Meneladani Kelemahlembutan Allah melalui sifat Al-Lathif (31)
Makna Al-Lathif
Menurut para pakar bahasa, Al-lathif terambil dari kata lathafa yang mengandung makna halus, lembut, atau kecil.
Azzajaj berpendapat bahwa Al-lathif berarti Dia yang melimpahkan karunia kepada hamba-hamba-Nya secara tersembunyi dan tertutup, tanpa kita ketahui, serta menciptakan untuk kita sebab-sebab yang tak terduga guna meraih anugerah-Nya.
Oleh Imam Al-Ghazali, yang berhak menyandang sifat ini adalah Dia yang mengetahui rincian kemaslahatan dan seluk beluk rahasianya, yang kecil dan yang halus, kemudian menempuh jalan untuk menyampaikannya kepada yang berhak secara lemah lembut bukan kekerasan.
Sifat Al-lathif yang dimiliki Allah ini memiliki banyak bukti, di antaranya segala sesuatu yang dihamparkan-Nya di alam raya untuk kita dan makhluk lainnya. Dia memberi melebihi kebutuhan kita, tetapi tidak membebani kita dengan beban berat yang tak mampu kita pikul.
Dapat dikatakan pula, bahwa Al-lathif adalah Dia yang selalu mengendaki untuk makhluk-Nya kemaslahatan dan kemudahan lagi menyiapkan sarana dan prasarana guna kemudahan meraihnya.
Dia yang bergegas menyingkirkan kegelisahan pada saat terjadinya cobaan, serta melimpahkan anugerah sebelum terbetik dalam benak.
Meneladani Al-Lathif
Kita sebagai makhluk, tidak mampu meneladani Allah dalam sifat Uluhiyah, termasuk sifat Luthf yang disandang zat-Nya itu. Akan tetapi, kita dapat meneladani sifat Luthf Ilahi yang tercermin dalam perbuatan-perbuatan-Nya, dalam batas kemampuan kita tentunya.

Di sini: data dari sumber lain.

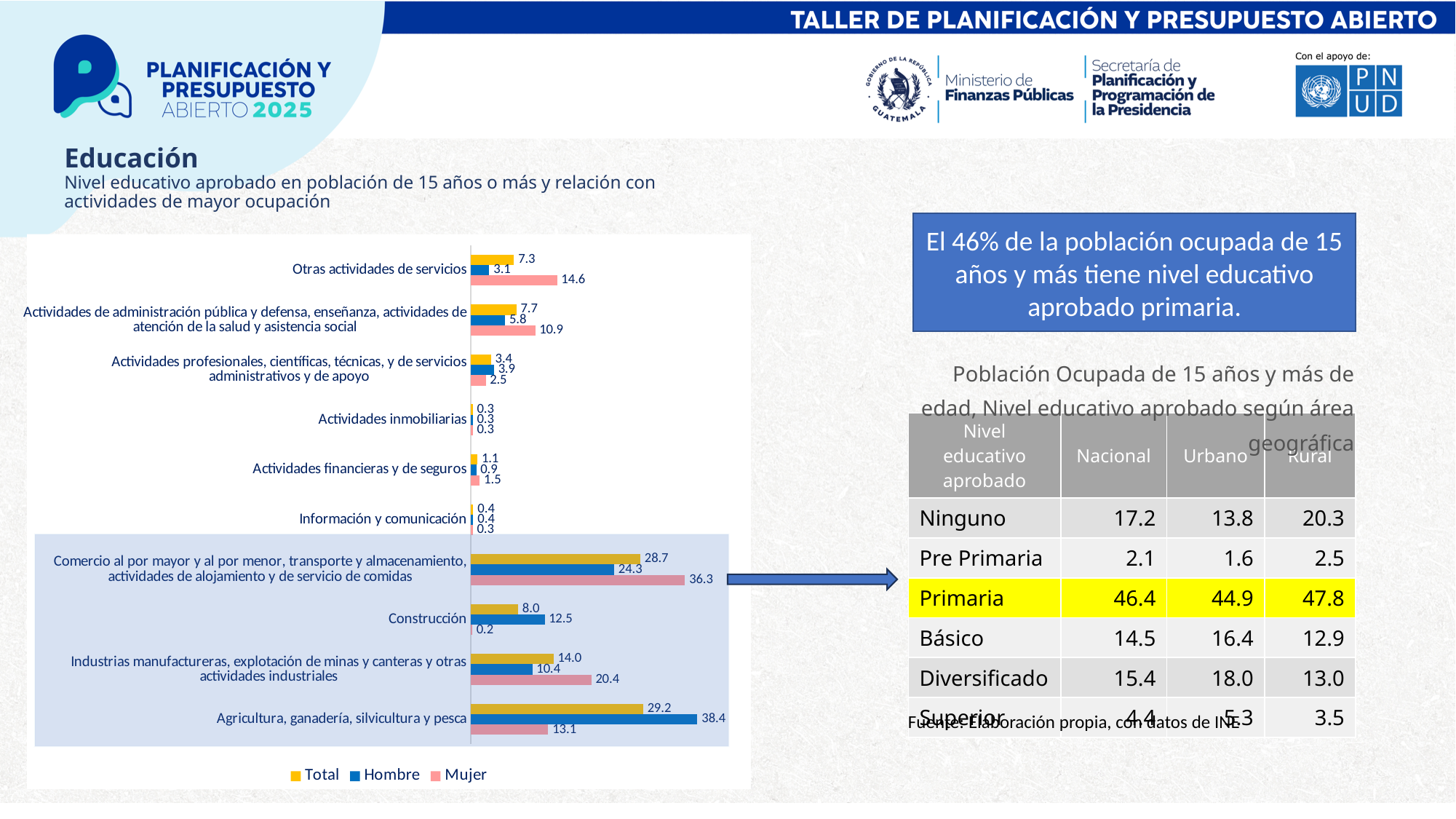
Which series in the legend is shown in pink? Mujer How many activity categories are plotted in the chart? 10 What type of chart is shown on the slide? bar chart Which category has the lowest Mujer value? Construcción Which category has the highest Hombre value? Agricultura, ganadería, silvicultura y pesca What is the Total value for Construcción? 8.0 Which is larger for Industrias manufactureras, explotación de minas y canteras y otras actividades industriales: the Hombre value or the Mujer value? Mujer How many series does the chart legend list? 3 What is the Mujer value for Comercio al por mayor y al por menor, transporte y almacenamiento, actividades de alojamiento y de servicio de comidas? 36.3 What is the difference between the Total values for Agricultura, ganadería, silvicultura y pesca and Comercio al por mayor y al por menor, transporte y almacenamiento, actividades de alojamiento y de servicio de comidas? 0.5 What is the Hombre value for Agricultura, ganadería, silvicultura y pesca? 38.4 What is the difference between the Mujer and Hombre values for Otras actividades de servicios? 11.5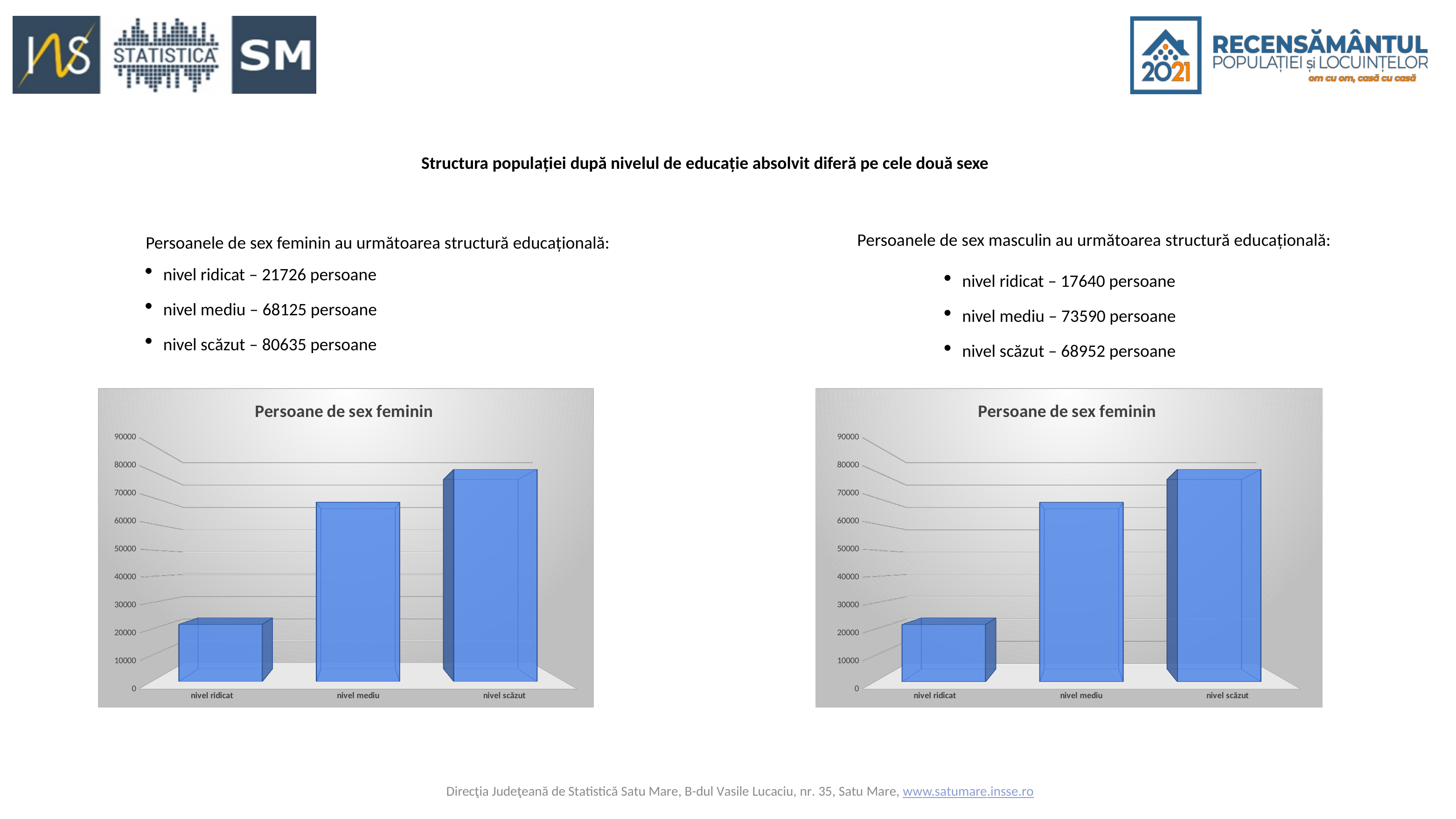
In the left chart, is the value for nivel scăzut greater or less than 70000? greater In the left chart, do the values rise or fall from nivel ridicat to nivel scăzut along the x axis? rise In the right chart, is the value for nivel mediu greater or less than 60000? greater In the left chart, which category has the highest bar? nivel scăzut In the right chart, which category has the highest bar? nivel scăzut In the left chart, which category has the lowest bar? nivel ridicat In the left chart, is the value for nivel ridicat greater or less than 30000? less In the right chart, which category has the lowest bar? nivel ridicat What is the title of the left chart? Persoane de sex feminin In the right chart, is the bar for nivel mediu taller or shorter than the bar for nivel ridicat? taller What kind of chart is the left chart on the slide? bar chart How many categories are shown on the x axis of the left chart? 3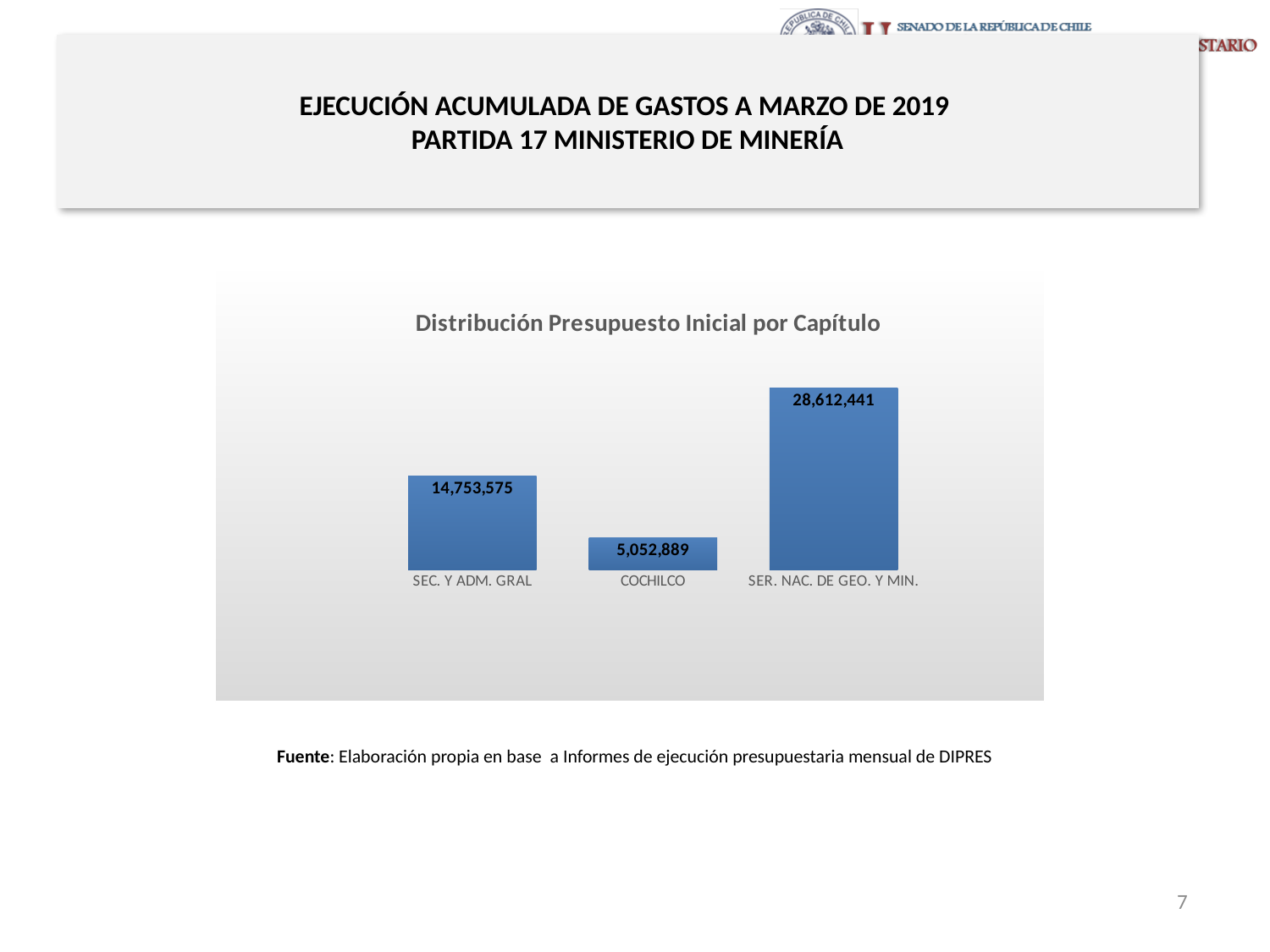
What is the title of the chart on the slide? Distribución Presupuesto Inicial por Capítulo What is the difference between the values for SER. NAC. DE GEO. Y MIN. and SEC. Y ADM. GRAL? 13,858,866 Which is larger, the value for SEC. Y ADM. GRAL or the value for COCHILCO? SEC. Y ADM. GRAL Which category has the lowest value in the chart? COCHILCO What is the value for SEC. Y ADM. GRAL in the chart? 14,753,575 What is the difference between the values for SEC. Y ADM. GRAL and COCHILCO? 9,700,686 What is the value for SER. NAC. DE GEO. Y MIN. in the chart? 28,612,441 Which category has the highest value in the chart? SER. NAC. DE GEO. Y MIN. What kind of chart is shown on the slide? Bar chart How many categories are shown in the chart? 3 What is the value for COCHILCO in the chart? 5,052,889 What is the difference between the values for SER. NAC. DE GEO. Y MIN. and COCHILCO? 23,559,552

Apabila hendak meneladani sifat Allah ini, kita semestinya menghiasi diri dengan akhlak mulia, serta menjalin hubungan yang harmonis dengan semua pihak lagi bersikap lemah lembut terhadap makhluk-makhluk-Nya.
Jika mampu, kita hendaknya memberi sebelum tangan yang butuh terulur, atau sebelum kalimat mohon terucapkan.
Kita pun bisa mengamati sifat Allah ini, yang salah satu indikatornya adalah terciptanya hubungan harmonis, baik dalam keluarga kecil maupun keluarga besar, yang tentunya harus kita perjuangkan.
Sebagaimana Nabi saw berpesan, "Hendaklah segala sesuatu kalian hiasi dengan kelemahlembutan, karena tidak sesuatu pun yang dihiasi dengannya, kecuali menjadi baik dan indah. Dan tidak sesuatu pun yang luput dari kelemahlembutan kecuali menjadi buruk."
Wa Allah a'lam.
Diringkas dan dikutip dari referensi:
Menyingkap Tabir Ilahi; Asma al-Husna dalam Perspektif Al-Qur’an, karya Prof. Dr. M. Quraish Shihab hlm. 153-157.